Records of spatial reasoning questions
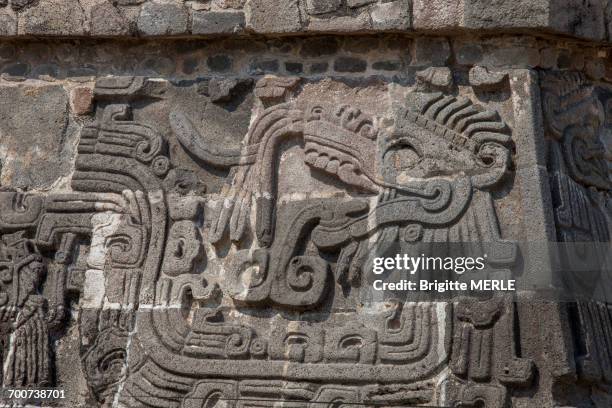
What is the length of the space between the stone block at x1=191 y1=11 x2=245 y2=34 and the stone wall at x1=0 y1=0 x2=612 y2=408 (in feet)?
0.04

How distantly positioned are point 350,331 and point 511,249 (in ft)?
2.94

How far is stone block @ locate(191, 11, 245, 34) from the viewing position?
265 inches

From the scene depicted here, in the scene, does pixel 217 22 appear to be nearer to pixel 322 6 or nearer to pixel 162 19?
pixel 162 19

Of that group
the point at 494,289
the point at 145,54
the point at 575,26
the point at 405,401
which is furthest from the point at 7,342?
the point at 575,26

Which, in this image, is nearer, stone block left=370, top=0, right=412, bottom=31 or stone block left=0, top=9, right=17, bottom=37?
stone block left=370, top=0, right=412, bottom=31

Problem details
Copy out every line of the records above word for word, leaving out the pictures.

Exercise answer
What is the length of the space between the stone block at x1=191 y1=11 x2=245 y2=34 and the stone wall at x1=0 y1=0 x2=612 y2=408 (in feet)?
0.04

How distantly positioned are point 350,331 and point 511,249 (in ft)?
2.94

How far is stone block @ locate(191, 11, 245, 34) from the viewing position?
265 inches

From the scene depicted here, in the scene, does pixel 217 22 appear to be nearer to pixel 322 6 or nearer to pixel 162 19?
pixel 162 19

Of that group
the point at 494,289
the point at 145,54
the point at 575,26
the point at 405,401
which is furthest from the point at 7,342?
the point at 575,26

Which, in this image, is nearer, stone block left=370, top=0, right=412, bottom=31 or stone block left=0, top=9, right=17, bottom=37?
stone block left=370, top=0, right=412, bottom=31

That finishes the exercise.